Background Human African trypanosomiasis (sleeping sickness) is a parasitic infection transmitted by day-biting tsetse flies. The diagnostic gold standard is microscopy of blood, lymph node aspirates or CSF. The disease is invariably fatal, if not treated. There are over 300 000 new cases of sleeping sickness each year, and approximately 100,000 deaths.

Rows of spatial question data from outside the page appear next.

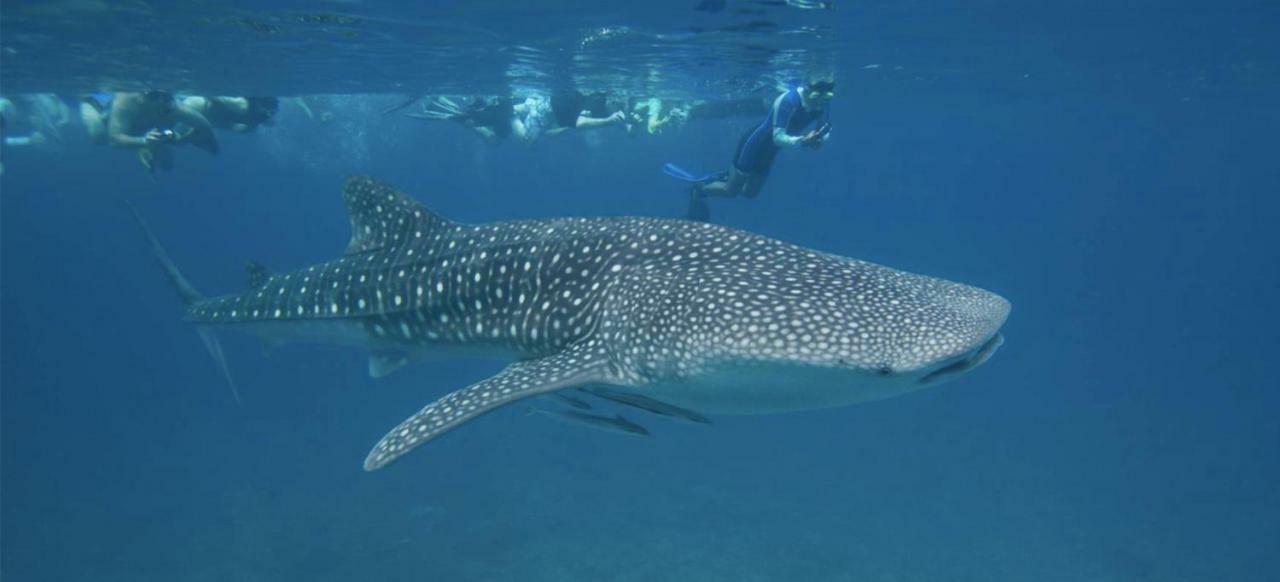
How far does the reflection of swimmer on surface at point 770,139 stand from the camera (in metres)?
15.5

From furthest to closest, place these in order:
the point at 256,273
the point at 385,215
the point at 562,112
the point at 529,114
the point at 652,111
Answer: the point at 652,111 < the point at 529,114 < the point at 562,112 < the point at 256,273 < the point at 385,215

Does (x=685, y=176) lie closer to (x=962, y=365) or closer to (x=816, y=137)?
(x=816, y=137)

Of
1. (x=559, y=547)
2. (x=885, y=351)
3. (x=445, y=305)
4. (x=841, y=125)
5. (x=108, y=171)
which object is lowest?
(x=108, y=171)

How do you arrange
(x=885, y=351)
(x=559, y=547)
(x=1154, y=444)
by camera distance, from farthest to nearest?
(x=1154, y=444) → (x=559, y=547) → (x=885, y=351)

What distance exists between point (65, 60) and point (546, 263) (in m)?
18.9

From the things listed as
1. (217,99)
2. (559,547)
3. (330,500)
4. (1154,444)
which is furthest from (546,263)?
(1154,444)

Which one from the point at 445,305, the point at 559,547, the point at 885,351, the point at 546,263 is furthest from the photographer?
the point at 559,547

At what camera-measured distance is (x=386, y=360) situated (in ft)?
26.9

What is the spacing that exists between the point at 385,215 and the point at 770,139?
11.0 metres

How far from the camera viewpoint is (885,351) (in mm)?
4328

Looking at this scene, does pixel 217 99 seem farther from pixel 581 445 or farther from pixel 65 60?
pixel 581 445

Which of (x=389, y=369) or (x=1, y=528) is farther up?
(x=389, y=369)

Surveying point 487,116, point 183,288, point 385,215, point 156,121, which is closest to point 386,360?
point 385,215

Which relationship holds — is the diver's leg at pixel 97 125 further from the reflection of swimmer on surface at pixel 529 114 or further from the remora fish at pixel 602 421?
the remora fish at pixel 602 421
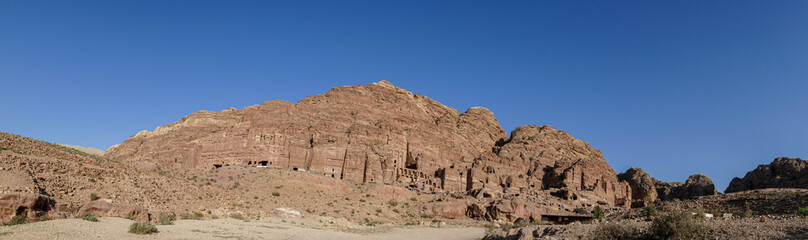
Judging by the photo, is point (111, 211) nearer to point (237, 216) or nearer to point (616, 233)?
point (237, 216)

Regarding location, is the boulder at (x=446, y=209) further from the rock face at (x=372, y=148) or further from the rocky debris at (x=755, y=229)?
the rocky debris at (x=755, y=229)

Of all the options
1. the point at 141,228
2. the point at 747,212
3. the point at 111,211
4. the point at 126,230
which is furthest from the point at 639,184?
the point at 126,230

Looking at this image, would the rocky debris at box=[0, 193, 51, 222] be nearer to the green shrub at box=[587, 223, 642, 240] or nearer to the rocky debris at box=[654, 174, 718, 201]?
the green shrub at box=[587, 223, 642, 240]

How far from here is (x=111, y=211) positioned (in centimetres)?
2109

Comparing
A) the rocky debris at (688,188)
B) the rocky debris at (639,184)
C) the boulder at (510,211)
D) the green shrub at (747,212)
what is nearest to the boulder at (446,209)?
the boulder at (510,211)

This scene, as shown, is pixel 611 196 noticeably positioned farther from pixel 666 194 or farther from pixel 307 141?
pixel 307 141

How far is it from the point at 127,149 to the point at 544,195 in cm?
6931

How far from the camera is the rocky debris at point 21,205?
52.2 ft

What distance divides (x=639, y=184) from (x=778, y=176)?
32820 millimetres

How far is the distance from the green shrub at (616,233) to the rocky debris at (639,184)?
72401mm

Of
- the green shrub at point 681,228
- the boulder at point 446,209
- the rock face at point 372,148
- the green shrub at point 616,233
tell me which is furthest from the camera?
the rock face at point 372,148

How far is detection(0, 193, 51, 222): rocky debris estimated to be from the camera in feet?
52.2

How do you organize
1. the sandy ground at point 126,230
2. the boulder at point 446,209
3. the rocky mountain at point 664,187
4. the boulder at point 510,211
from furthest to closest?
the rocky mountain at point 664,187 → the boulder at point 446,209 → the boulder at point 510,211 → the sandy ground at point 126,230

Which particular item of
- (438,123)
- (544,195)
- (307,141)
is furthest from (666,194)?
(307,141)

Case presentation We describe a British soldier who acquired trypanosomiasis in Malawi. He gave no history of a painful insect bite but presented with classical early signs of sleeping sickness (a primary chancre, regional lymphadenopathy, circinate erythema and a cyclical fever pattern). His condition worsened in the next week and trypanosomes were observed in a blood sample. He was aeromedically evacuated to Johannesburg, where Stage One Trypanosoma brucei rhodesiense infection was confirmed; he also had renal and liver failure, pancytopenia and heart block. He was treated with intravenous suramin. He recovered fully over the next 5 months.

Recommendations Medical officers deploying to eastern and southeastern Africa must be familiar with the common presenting signs and symptoms of T b rhodesiense sleeping sickness, and should have access to a reliable local microscopy service at all times. Confirmed sleeping sickness requires immediate transfer to a tertiary diagnostic and treatment centre, where suramin (for T b rhodesiense infection) or pentamidine (for T b gambiense) and also melarsoprol (for Stage Two disease) must be immediately available.